### Written task
Please restate the following records word for word.

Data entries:

——————————

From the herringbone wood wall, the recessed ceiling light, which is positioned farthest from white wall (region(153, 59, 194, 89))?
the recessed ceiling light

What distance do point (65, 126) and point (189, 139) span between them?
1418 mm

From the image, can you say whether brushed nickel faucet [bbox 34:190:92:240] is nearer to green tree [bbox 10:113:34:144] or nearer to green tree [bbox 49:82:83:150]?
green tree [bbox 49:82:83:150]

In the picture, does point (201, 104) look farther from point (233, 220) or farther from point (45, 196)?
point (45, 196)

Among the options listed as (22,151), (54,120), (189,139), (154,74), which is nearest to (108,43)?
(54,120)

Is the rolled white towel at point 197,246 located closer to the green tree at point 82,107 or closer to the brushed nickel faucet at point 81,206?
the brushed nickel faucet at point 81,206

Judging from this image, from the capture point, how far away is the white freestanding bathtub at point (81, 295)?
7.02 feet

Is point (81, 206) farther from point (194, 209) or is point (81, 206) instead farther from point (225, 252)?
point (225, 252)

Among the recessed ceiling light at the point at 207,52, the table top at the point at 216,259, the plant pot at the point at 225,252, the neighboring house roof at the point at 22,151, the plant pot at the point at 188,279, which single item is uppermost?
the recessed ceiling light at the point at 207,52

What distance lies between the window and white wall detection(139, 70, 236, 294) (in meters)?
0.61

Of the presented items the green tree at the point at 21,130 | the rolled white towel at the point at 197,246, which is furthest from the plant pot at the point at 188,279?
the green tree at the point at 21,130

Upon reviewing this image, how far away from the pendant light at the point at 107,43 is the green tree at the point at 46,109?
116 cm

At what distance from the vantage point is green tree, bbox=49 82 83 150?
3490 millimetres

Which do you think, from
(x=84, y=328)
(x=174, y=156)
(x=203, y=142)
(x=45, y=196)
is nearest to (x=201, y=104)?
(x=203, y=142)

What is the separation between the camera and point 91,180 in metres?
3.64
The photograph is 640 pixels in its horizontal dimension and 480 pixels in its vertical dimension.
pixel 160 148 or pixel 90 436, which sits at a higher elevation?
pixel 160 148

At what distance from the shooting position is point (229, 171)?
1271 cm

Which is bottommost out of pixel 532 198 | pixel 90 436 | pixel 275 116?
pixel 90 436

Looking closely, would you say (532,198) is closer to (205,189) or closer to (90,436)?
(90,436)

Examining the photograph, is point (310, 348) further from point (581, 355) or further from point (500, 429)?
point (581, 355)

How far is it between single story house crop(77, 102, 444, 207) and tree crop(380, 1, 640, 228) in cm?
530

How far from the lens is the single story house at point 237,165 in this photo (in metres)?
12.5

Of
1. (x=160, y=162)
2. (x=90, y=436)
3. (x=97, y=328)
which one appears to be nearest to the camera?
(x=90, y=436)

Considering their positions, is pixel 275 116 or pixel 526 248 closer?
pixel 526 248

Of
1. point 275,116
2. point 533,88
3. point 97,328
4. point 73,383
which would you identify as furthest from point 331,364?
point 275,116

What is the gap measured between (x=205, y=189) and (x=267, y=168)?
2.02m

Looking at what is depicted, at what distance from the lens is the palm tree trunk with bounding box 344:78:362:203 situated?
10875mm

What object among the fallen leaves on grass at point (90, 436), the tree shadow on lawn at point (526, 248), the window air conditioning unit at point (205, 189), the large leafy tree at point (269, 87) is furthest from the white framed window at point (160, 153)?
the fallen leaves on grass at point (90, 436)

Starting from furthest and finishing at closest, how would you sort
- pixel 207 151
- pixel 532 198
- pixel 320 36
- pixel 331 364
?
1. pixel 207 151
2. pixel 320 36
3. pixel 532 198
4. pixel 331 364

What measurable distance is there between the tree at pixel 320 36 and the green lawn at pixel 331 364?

——————————

### Response to this exercise
From the herringbone wood wall, the recessed ceiling light, which is positioned farthest from white wall (region(153, 59, 194, 89))?
the recessed ceiling light

What distance do point (65, 126) and point (189, 139) span between them?
1418 mm

From the image, can you say whether brushed nickel faucet [bbox 34:190:92:240] is nearer to green tree [bbox 10:113:34:144] or nearer to green tree [bbox 49:82:83:150]?
green tree [bbox 49:82:83:150]

In the picture, does point (201, 104) look farther from point (233, 220) or farther from point (45, 196)?
point (45, 196)

Among the options listed as (22,151), (54,120), (189,139), (154,74), which is nearest to (108,43)?
(54,120)

Is the rolled white towel at point 197,246 located closer to the green tree at point 82,107 or closer to the brushed nickel faucet at point 81,206?
the brushed nickel faucet at point 81,206

Judging from this image, from the capture point, how far away is the white freestanding bathtub at point (81, 295)?
7.02 feet

Is point (81, 206) farther from point (194, 209) or is point (81, 206) instead farther from point (225, 252)?
point (225, 252)

Among the recessed ceiling light at the point at 207,52, the table top at the point at 216,259, the plant pot at the point at 225,252, the neighboring house roof at the point at 22,151, the plant pot at the point at 188,279, which single item is uppermost?
the recessed ceiling light at the point at 207,52

What distance lies between the window and white wall detection(139, 70, 236, 294) (in meters)?
0.61

Of the presented items the green tree at the point at 21,130 | the rolled white towel at the point at 197,246, which is furthest from the plant pot at the point at 188,279?
the green tree at the point at 21,130

Upon reviewing this image, how far away from the pendant light at the point at 107,43 is the green tree at the point at 46,109?
116 cm

At what distance from the vantage point is green tree, bbox=49 82 83 150?
3490 millimetres

Which do you think, from
(x=84, y=328)
(x=174, y=156)
(x=203, y=142)
(x=45, y=196)
is nearest to (x=201, y=104)?
(x=203, y=142)

What is the separation between the camera and point 91,180 in metres?
3.64
The photograph is 640 pixels in its horizontal dimension and 480 pixels in its vertical dimension.
pixel 160 148 or pixel 90 436, which sits at a higher elevation?
pixel 160 148

At what distance from the shooting position is point (229, 171)?
1271 cm

Which is bottommost out of pixel 532 198 | pixel 90 436 | pixel 275 116?
pixel 90 436

Looking closely, would you say (532,198) is closer to (205,189) or closer to (90,436)?
(90,436)

Examining the photograph, is point (310, 348) further from point (581, 355) or further from point (500, 429)?
point (581, 355)

How far is it between single story house crop(77, 102, 444, 207) and tree crop(380, 1, 640, 228) in cm?
530

How far from the lens is the single story house at point 237,165 in this photo (in metres)?
12.5

Of
1. (x=160, y=162)
2. (x=90, y=436)
3. (x=97, y=328)
which one appears to be nearest to the camera?
(x=90, y=436)

Considering their positions, is pixel 275 116 or pixel 526 248 closer?
pixel 526 248

Of
1. point 275,116
2. point 533,88
3. point 97,328
4. point 73,383
which would you identify as furthest from point 331,364?
point 275,116

What is the gap measured between (x=205, y=189) and (x=267, y=168)?
2.02m

Looking at what is depicted, at what distance from the lens is the palm tree trunk with bounding box 344:78:362:203 situated?
10875mm

What object among the fallen leaves on grass at point (90, 436), the tree shadow on lawn at point (526, 248), the window air conditioning unit at point (205, 189), the large leafy tree at point (269, 87) is furthest from the white framed window at point (160, 153)?
the fallen leaves on grass at point (90, 436)

Starting from furthest and finishing at closest, how would you sort
- pixel 207 151
- pixel 532 198
- pixel 320 36
- pixel 331 364
?
1. pixel 207 151
2. pixel 320 36
3. pixel 532 198
4. pixel 331 364

What measurable distance is there between the tree at pixel 320 36 and the green lawn at pixel 331 364?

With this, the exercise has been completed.